(Request A): Pull out all lines in the records below that contain the word "every", copying them unchanged.
....
The Malta Independent 14 December 2018, Friday

Accessibility without discrimination: open up the cul-de-sac

Marlene Mizzi Thursday, 23 November 2017, 08:37 Last update: about 2 years ago

The rampant, world-wide growth of the digital economy within an increasingly digital society can only be described as breathtaking. It is positive, strong and moving at hurricane speed, and yet it tends to overlook the needs and predicaments of those who are more vulnerable in society, particularly persons with disabilities who must often feel they are caught in a technological cul-de-sac to the detriment of social justice and fair play.


It is our duty to turn this alley into a highway of opportunities for persons with disabilities, giving them the chance not only to catch up but also to play their part in the vast road network of this dynamic digital society.

For this very reason, at the Pheonicia Hotel this Friday with the support of the Malta Communications Authority (MCA) and the Commission for the Rights of Persons with Disabilities(CRPD), I will have the pleasure to host the event entitled “Accessibility without Discrimination – A conference about equal opportunities” that will also mark the International Day of Persons with Disability on 3 December.

We do not want to imply the activity is meant to help re-invent the wheel, but the conference is genuinely intended to set in motion the much-needed process of raising awareness on the subject whilst safeguarding the interests of people with disabilities. We need to point out the fact that while a digitised economy and a digitised society have, through the development of eGovernment, a digital Single Market and smart cities, led to the creation of millions of opportunities for citizens, consumers and businesses, there are still people with disabilities in Europe excluded or prevented from using basic digital products and services due to the lack of accessibility or knowledge requirements.
....
(Request B): Repeat the part of the accessibility article above word for word, starting at "Accessibility without discrimination: open" and ending at "dynamic digital society.".

(Provided records):
....
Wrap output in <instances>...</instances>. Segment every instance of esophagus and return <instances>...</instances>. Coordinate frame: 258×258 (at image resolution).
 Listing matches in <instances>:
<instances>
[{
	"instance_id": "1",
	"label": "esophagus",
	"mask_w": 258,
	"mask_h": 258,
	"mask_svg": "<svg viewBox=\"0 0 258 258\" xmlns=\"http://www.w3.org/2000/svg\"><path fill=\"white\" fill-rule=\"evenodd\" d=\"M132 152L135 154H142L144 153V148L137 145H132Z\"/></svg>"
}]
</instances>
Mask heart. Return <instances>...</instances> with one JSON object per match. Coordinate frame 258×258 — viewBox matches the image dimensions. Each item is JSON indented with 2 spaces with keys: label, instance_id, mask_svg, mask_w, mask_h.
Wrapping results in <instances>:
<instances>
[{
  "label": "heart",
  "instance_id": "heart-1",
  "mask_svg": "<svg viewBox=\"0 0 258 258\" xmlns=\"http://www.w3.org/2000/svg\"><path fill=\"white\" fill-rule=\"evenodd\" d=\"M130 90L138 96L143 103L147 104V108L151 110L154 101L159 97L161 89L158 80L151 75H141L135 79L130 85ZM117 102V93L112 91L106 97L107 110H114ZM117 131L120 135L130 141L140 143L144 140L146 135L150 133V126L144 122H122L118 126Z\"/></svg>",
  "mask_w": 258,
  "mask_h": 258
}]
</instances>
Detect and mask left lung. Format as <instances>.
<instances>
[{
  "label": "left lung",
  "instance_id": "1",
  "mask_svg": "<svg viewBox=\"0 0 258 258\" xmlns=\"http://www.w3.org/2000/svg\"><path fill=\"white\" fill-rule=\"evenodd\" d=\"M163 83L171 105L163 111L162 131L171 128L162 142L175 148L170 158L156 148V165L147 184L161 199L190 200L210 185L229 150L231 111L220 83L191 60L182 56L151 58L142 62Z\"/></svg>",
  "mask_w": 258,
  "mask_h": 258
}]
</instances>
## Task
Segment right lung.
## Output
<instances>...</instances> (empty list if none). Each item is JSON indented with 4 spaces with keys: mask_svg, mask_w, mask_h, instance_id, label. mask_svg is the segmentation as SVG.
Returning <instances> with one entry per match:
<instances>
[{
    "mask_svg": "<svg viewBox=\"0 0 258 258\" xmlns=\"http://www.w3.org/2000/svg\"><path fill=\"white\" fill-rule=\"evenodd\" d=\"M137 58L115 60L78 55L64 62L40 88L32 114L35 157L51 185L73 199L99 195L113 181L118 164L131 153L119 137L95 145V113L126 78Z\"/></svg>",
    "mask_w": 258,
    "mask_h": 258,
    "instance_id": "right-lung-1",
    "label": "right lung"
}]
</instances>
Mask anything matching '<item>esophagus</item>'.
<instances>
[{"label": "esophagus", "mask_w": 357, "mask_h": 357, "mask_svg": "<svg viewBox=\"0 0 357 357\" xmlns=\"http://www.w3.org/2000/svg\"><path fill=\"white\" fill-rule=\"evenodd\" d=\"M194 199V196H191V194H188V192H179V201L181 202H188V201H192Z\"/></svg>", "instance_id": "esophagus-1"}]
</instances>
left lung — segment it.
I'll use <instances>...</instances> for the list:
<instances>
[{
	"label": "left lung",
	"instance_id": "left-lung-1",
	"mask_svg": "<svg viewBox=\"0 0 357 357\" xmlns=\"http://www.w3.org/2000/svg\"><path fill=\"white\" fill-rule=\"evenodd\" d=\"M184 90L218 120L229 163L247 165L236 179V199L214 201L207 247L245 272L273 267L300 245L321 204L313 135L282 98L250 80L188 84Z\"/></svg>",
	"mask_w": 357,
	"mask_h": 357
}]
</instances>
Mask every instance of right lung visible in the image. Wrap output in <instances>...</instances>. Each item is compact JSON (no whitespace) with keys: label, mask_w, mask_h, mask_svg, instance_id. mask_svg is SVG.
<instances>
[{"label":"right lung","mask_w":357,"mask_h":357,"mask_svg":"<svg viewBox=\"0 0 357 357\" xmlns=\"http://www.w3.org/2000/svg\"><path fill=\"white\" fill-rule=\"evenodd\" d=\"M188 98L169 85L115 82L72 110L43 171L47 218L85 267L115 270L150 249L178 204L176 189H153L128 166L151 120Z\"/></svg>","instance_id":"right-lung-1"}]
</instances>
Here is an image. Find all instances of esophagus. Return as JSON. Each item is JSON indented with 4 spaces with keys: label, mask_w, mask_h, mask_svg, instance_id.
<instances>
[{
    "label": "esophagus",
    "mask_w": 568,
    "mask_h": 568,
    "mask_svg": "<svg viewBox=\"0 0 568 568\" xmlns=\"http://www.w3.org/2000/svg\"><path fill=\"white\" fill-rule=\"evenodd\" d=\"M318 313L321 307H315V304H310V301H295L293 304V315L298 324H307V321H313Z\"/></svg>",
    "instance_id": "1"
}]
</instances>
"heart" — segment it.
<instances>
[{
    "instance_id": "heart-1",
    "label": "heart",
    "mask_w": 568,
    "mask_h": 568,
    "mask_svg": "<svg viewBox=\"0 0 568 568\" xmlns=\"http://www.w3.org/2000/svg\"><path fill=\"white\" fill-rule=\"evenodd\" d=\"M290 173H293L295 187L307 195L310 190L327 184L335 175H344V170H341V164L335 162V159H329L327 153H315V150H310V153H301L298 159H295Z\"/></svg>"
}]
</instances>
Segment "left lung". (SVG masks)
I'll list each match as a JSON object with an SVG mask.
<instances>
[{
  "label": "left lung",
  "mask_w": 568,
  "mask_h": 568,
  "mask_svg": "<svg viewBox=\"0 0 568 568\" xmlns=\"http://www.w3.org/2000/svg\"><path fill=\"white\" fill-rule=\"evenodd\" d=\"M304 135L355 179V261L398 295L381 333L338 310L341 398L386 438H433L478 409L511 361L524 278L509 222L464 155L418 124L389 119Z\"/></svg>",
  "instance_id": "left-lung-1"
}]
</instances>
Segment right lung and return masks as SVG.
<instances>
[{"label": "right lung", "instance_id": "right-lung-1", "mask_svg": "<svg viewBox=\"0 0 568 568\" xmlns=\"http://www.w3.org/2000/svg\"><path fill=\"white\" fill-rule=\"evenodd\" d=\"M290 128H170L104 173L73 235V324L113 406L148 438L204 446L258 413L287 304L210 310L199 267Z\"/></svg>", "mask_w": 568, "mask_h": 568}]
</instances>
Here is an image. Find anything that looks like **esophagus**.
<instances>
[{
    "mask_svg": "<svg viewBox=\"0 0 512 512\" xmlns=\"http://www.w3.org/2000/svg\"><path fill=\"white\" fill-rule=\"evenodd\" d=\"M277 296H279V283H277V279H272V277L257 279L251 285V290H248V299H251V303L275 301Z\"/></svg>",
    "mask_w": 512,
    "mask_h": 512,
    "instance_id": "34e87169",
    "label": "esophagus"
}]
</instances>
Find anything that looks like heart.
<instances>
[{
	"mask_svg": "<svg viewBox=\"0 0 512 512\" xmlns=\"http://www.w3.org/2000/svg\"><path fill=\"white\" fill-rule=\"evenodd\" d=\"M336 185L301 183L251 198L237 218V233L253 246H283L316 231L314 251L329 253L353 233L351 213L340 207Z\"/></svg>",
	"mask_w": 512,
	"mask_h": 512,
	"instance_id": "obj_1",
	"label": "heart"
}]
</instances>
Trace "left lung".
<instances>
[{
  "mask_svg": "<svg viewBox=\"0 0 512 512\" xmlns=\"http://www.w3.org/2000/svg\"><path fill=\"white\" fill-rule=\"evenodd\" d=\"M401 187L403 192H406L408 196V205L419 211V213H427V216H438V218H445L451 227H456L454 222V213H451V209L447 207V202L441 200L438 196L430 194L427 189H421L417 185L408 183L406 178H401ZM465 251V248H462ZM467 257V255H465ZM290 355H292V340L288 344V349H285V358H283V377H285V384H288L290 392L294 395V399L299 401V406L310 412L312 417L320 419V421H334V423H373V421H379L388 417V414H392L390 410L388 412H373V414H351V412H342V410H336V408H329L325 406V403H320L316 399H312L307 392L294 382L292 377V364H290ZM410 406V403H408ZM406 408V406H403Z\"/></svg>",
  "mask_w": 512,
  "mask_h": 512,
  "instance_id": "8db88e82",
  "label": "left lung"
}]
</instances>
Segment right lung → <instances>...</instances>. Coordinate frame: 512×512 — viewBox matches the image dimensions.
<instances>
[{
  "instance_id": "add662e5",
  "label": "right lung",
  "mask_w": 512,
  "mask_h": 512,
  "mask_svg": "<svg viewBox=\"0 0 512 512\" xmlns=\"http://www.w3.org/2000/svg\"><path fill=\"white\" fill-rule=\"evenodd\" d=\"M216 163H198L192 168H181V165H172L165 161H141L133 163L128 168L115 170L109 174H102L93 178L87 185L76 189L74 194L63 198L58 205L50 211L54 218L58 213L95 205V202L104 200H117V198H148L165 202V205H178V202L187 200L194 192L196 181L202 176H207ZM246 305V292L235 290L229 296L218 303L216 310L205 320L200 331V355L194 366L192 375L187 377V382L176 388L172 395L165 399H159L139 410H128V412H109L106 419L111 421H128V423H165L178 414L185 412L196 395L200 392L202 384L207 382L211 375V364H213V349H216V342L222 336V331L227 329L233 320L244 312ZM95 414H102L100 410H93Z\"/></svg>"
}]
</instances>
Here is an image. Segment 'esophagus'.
....
(Written response A):
Wrap output in <instances>...</instances>. Segment every instance of esophagus and return <instances>...</instances>. Coordinate frame: 258×258 (at image resolution).
Mask every instance of right lung visible in the image. Wrap output in <instances>...</instances>. Each item is compact JSON (no whitespace) with keys: label, mask_w, mask_h, mask_svg, instance_id. mask_svg is SVG.

(Written response B):
Accessibility without discrimination: open up the cul-de-sac

Marlene Mizzi Thursday, 23 November 2017, 08:37 Last update: about 2 years ago

The rampant, world-wide growth of the digital economy within an increasingly digital society can only be described as breathtaking. It is positive, strong and moving at hurricane speed, and yet it tends to overlook the needs and predicaments of those who are more vulnerable in society, particularly persons with disabilities who must often feel they are caught in a technological cul-de-sac to the detriment of social justice and fair play.


It is our duty to turn this alley into a highway of opportunities for persons with disabilities, giving them the chance not only to catch up but also to play their part in the vast road network of this dynamic digital society.